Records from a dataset
****

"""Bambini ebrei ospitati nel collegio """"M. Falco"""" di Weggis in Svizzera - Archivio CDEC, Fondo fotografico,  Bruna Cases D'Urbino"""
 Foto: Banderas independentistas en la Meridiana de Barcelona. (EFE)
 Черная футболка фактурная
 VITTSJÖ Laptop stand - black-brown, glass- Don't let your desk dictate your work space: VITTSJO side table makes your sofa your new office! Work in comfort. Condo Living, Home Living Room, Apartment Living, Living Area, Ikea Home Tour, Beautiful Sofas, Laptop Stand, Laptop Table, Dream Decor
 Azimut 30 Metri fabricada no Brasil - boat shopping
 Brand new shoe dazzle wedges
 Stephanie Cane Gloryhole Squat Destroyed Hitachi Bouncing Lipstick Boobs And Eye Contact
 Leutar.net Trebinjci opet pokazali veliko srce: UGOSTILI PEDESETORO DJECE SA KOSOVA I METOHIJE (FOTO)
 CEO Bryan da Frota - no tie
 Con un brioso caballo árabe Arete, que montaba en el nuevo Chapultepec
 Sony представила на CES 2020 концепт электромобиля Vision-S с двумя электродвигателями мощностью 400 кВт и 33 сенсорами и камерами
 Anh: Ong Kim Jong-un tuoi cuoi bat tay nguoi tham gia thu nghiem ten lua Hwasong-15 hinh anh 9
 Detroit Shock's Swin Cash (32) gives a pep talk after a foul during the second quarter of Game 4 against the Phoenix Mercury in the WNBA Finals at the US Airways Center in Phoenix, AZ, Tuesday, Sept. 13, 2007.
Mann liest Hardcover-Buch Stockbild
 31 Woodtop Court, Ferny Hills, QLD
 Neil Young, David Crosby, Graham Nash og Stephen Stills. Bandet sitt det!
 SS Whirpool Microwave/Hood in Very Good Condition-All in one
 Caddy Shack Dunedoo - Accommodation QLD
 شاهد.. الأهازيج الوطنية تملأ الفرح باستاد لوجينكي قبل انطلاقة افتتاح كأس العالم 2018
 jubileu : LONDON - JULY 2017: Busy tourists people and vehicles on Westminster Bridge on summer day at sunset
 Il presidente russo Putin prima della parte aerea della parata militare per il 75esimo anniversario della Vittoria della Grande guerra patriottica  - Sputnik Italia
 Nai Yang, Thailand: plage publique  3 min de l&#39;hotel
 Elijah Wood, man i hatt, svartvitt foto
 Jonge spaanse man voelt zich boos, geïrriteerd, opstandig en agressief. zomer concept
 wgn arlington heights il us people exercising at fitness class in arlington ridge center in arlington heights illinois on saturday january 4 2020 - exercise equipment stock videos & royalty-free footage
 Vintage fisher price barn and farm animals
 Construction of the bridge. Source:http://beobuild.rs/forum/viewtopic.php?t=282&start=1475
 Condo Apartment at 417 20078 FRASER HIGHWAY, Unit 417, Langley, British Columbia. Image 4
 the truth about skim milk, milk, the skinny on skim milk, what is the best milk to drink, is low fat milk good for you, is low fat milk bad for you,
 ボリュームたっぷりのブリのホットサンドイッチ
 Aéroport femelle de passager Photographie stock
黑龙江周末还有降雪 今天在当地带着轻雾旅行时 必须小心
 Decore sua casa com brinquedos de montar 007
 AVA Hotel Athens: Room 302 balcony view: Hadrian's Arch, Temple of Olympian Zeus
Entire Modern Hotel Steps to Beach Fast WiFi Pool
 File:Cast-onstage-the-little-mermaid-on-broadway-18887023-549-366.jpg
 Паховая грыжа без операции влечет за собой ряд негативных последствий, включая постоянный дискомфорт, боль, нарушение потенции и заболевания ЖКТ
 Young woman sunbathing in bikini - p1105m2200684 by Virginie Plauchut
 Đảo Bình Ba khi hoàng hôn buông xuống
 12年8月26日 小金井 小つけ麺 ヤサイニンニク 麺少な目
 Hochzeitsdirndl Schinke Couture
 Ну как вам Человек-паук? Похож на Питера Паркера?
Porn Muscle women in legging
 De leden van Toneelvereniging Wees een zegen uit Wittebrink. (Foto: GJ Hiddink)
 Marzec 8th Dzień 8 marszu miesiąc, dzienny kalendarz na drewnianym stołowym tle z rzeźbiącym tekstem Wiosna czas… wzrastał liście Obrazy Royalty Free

****

TASK
Reproduce each line of the data containing the word "Apartment".

THE COMPLETED TASK
 VITTSJÖ Laptop stand - black-brown, glass- Don't let your desk dictate your work space: VITTSJO side table makes your sofa your new office! Work in comfort. Condo Living, Home Living Room, Apartment Living, Living Area, Ikea Home Tour, Beautiful Sofas, Laptop Stand, Laptop Table, Dream Decor
 Condo Apartment at 417 20078 FRASER HIGHWAY, Unit 417, Langley, British Columbia. Image 4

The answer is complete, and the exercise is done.